** Document text follows **

Sorry just to add, waxed canvas is waterproof as long as there is wax on it, so liquids just slide over. You can clean it with water, IPA and brush. I think if i was able to bring my "dirty" tools after cleaning it into the API manufacturing area into some of the biggest US pharmaceutical companies(I won't mention names here) where FDA is on a daily basis then i am sure you can bring in your previously cleaned roll into the kitchen. Just my two cents, correct me if I'm wrong. I care about the food safety and i would never eat in a dirty place where i know kitchen is even worse. But we as consumers always have faith that chef's are clean, which is not always the truth but we still eat that food and we are alive 

I am really interested, is there any approved version of material where you can carry your knifes as per old health inspector's standards?


----------



## rick alan (Nov 15, 2012)

Oops, those Shapton dimension are not the stone sizes, but the box/case dimensions. Stones themselves are more ordinary in size, both on the thin side and the glass are rather thin.


----------



## foodpump (Oct 10, 2005)

Yes, knife guards will prevent the knife blade from coming in contact with the roll. That being said, removing a knife from a roll with its guard in place is awkward at best.

Regardless, the roll will be exposed to all the above mentioned foodstuffs in a commercial kitchen, and while breadcrumbs or salt may be pretty much benign, protein rich liquids like dairy or meat/ seafood juices will behave like they do and start to stink after a while. Spilled Vegetable oil may not harbour bacteria, but will go rancid and stay greasy.

The fact that the roll when spread out consumes a lot of real estate is not to be taken lightly. My observations of employees and co workers selecting a knife from an open roll include:
- Spreading the roll partially or even fully over a cutting board
And
-Pushing objects out of the way in order to spread out the roll, causing spills or objections from coworkers sharing the table.


----------



## foodpump (Oct 10, 2005)

I forgot. Where do I keep my knives?

In a plastic fishing tackle box, or toolbox. The benefits of this are:
-Very minimal “footprint”, no space needed to roll out in order to select knife.

-Dead simple to sanitize: remove knives, shake out crumbs, toss the thing in the dishwasher, done.

- Opportunity to put a lock on the box if desired, but more importantly—-
-Very hard to steal a plastic toolbox without being seen. It can’t be shoved under an apron like a roll can...

** End of Document text **

■ **Required action A**: In the forum thread on knife rolls, where does foodpump keep their knives?
■ **Required action B**: Reproduce word for word the stretch of the knife-roll thread from "- Opportunity to" through "a roll can...".
■ **Required action C**: Extend the forum thread on knife rolls, starting after its last sentence.

** Entries shown follows **

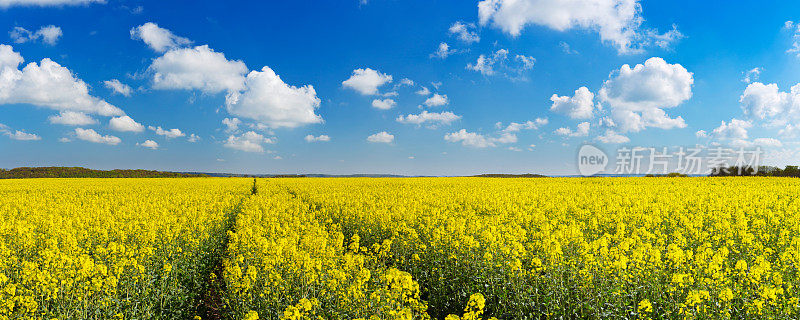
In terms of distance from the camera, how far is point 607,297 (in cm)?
544

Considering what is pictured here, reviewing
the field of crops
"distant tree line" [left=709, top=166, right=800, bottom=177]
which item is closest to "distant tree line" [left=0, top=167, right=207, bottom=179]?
the field of crops

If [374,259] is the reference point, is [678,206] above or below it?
above

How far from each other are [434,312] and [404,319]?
3.39 metres

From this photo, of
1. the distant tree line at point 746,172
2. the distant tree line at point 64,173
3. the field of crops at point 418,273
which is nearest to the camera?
the field of crops at point 418,273

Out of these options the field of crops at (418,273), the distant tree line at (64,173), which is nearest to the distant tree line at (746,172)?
the field of crops at (418,273)

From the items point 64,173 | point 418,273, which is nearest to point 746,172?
point 418,273

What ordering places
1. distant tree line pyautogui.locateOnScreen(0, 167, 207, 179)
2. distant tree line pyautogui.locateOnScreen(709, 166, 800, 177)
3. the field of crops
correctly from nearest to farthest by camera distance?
the field of crops < distant tree line pyautogui.locateOnScreen(709, 166, 800, 177) < distant tree line pyautogui.locateOnScreen(0, 167, 207, 179)

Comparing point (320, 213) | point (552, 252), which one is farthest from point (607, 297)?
point (320, 213)

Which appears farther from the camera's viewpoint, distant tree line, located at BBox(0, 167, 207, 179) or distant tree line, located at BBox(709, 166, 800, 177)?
distant tree line, located at BBox(0, 167, 207, 179)

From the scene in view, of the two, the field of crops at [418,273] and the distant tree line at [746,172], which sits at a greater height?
the distant tree line at [746,172]

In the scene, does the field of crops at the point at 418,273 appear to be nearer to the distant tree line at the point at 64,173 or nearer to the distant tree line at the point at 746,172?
the distant tree line at the point at 746,172

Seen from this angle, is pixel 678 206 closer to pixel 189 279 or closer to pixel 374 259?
pixel 374 259

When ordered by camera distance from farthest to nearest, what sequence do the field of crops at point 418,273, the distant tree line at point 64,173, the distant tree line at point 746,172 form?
the distant tree line at point 64,173
the distant tree line at point 746,172
the field of crops at point 418,273

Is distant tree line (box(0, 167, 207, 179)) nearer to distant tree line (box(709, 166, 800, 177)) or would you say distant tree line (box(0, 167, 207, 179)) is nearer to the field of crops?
the field of crops
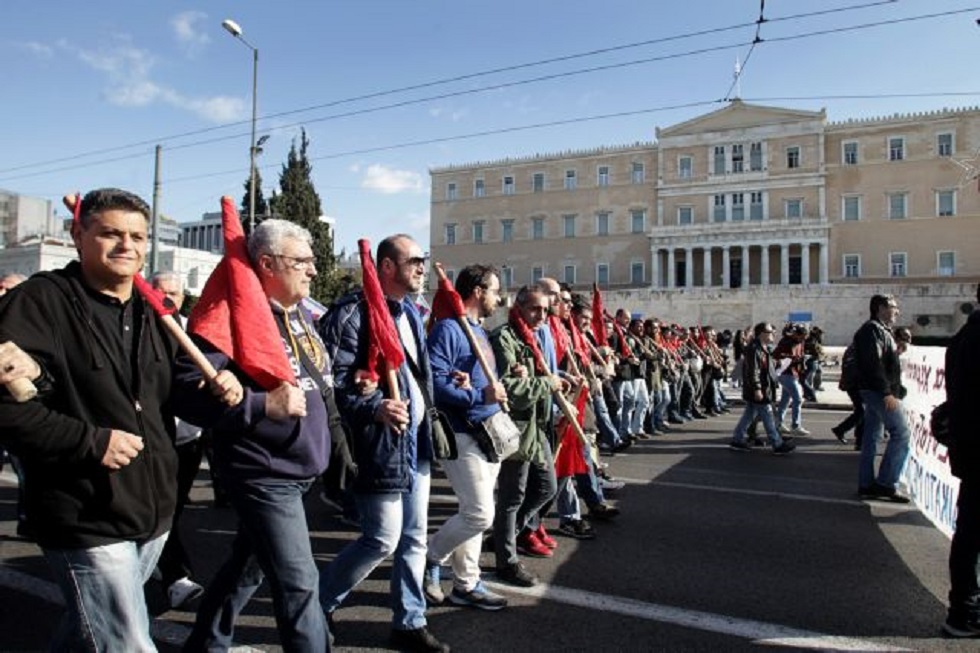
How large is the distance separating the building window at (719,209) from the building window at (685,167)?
3296 mm

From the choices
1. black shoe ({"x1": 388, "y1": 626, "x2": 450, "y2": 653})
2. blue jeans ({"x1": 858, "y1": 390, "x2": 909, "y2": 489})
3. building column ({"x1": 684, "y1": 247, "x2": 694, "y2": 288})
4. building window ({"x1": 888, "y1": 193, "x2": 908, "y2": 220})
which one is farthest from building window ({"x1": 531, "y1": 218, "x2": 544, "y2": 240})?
black shoe ({"x1": 388, "y1": 626, "x2": 450, "y2": 653})

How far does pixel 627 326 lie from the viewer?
1220cm

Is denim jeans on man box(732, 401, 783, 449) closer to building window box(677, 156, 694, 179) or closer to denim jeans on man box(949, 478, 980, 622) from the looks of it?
denim jeans on man box(949, 478, 980, 622)

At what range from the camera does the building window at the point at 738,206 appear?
61844 millimetres

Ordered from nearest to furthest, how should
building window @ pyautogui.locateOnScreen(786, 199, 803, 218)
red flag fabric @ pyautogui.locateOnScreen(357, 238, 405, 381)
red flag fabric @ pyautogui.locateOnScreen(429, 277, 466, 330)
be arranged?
red flag fabric @ pyautogui.locateOnScreen(357, 238, 405, 381) < red flag fabric @ pyautogui.locateOnScreen(429, 277, 466, 330) < building window @ pyautogui.locateOnScreen(786, 199, 803, 218)

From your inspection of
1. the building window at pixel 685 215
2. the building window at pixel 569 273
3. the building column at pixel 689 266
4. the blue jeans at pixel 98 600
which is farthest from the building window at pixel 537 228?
the blue jeans at pixel 98 600

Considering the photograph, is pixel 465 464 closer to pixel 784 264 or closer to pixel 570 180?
pixel 784 264

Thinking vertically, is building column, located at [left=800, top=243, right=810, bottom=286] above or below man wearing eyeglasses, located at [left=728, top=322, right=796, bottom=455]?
above

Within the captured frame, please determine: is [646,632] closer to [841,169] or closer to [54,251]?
[841,169]

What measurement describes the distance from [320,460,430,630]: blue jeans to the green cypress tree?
114ft

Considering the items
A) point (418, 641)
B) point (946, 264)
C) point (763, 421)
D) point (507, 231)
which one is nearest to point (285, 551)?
point (418, 641)

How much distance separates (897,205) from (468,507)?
6474 cm

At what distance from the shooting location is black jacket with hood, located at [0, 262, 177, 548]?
6.97ft

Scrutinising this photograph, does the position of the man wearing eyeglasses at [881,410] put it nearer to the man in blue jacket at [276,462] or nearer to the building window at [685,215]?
the man in blue jacket at [276,462]
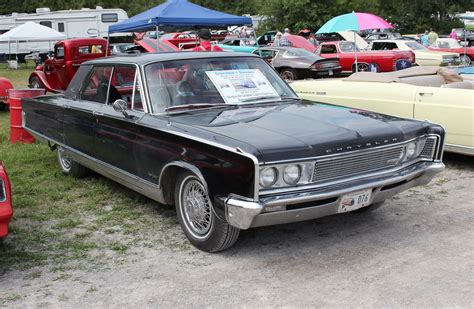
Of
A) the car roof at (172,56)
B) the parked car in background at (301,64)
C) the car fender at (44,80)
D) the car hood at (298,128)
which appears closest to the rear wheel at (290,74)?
the parked car in background at (301,64)

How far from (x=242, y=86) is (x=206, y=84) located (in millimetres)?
342

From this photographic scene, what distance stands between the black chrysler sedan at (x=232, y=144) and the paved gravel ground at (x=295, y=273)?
0.31 metres

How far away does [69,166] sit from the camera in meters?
6.71

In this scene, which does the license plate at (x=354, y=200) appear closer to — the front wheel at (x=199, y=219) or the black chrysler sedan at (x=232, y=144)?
the black chrysler sedan at (x=232, y=144)

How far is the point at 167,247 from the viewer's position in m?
4.47

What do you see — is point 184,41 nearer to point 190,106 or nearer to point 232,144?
point 190,106

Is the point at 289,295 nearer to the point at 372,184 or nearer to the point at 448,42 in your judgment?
the point at 372,184

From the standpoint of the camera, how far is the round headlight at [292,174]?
12.6 ft

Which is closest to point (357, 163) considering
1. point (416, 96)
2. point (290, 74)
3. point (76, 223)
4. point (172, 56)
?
point (172, 56)

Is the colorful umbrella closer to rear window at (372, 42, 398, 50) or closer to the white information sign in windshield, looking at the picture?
rear window at (372, 42, 398, 50)

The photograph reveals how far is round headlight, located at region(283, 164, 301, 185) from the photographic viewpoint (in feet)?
12.6

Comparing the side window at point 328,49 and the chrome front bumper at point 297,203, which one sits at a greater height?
the side window at point 328,49

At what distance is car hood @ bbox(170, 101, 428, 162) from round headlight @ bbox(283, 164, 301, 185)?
0.09 metres

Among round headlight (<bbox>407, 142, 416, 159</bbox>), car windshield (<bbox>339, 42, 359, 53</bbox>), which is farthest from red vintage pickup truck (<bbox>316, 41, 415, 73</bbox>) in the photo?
round headlight (<bbox>407, 142, 416, 159</bbox>)
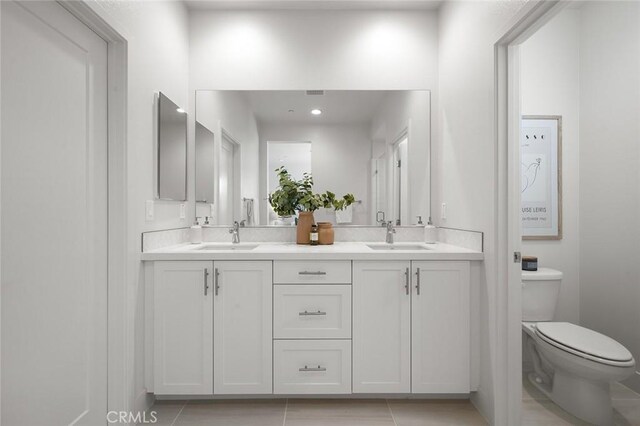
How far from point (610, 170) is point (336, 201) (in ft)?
6.04

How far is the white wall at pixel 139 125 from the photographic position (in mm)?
1661

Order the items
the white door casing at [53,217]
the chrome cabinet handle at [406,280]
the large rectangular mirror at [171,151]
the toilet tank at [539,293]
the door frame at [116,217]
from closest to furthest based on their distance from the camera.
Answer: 1. the white door casing at [53,217]
2. the door frame at [116,217]
3. the chrome cabinet handle at [406,280]
4. the large rectangular mirror at [171,151]
5. the toilet tank at [539,293]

** End of Entries shown **

■ **Expected output A**: In a plastic fishing tackle box or toolbox.

■ **Expected output B**:
- Opportunity to put a lock on the box if desired, but more importantly—-
-Very hard to steal a plastic toolbox without being seen. It can’t be shoved under an apron like a roll can...

■ **Expected output C**:
----------



## Mindcome (Mar 31, 2019)

How many knifes would you prefer to have in your knife bag?

8 knifes - room for bigger zipper pouch?

10 knifes - smaller zipper pouch?

Please respond below and give details if possible. Thanks!


----------



## foodpump (Oct 10, 2005)

Ahhh, I see. Well I guess your “hygiene” was nothing more than a bluff.

Look, waxed canvas may be waterproof, but:
1) it needs to be treated on a regular basis in order to remain waterproof. On large sheets or even jackets this is do-able, but on small items with multiple pockets and seams it is a right royal p.i.t.a.. Cooks have a hard time just maintaining their knives, who has time to maintain a waxed roll?

2) So what if water runs off, where does the water go? It goes into the pockets, seams, and stitching. Water is life, so is bacteria.

3) Knife guards. Very difficult to sanitize them, everyone knows this- hard to access that long narrow slit. So you have a knife in a pouch that has a guard on it. How do you remove this knife?
You can’t grasp the knife guard and pull the knife out of the roll, you’ll just pull the guard off. If you pull the guard off, the blade is in contact with the roll, which is not sanitized.

Zippers.... Every school kid who has a backpack knows a zipper is only as good as its stitching—which is why most kids go through at least two backpacks per school year. Putting a zipper on your roll will require long seams—which will trap food debris and especially moisture. Having a full zipper roll will make the roll even larger when it is spread out on the table. Oh, and zippers have this nasty habit of failing...

And then there are the stones, which by nature are very brittle, crack easy, chip easy, and are very expensive. These need to be in protective cases which consume even more space. Of course a diamond stone won’t crack and is much thinner, but also even more expensive...

Now I don’t expect you to respond to this post or even acknowledge it, but I hope I have made my points clear to the people you intend to sell this product too—- the cooks.


----------



## harrisonh (Jan 20, 2013)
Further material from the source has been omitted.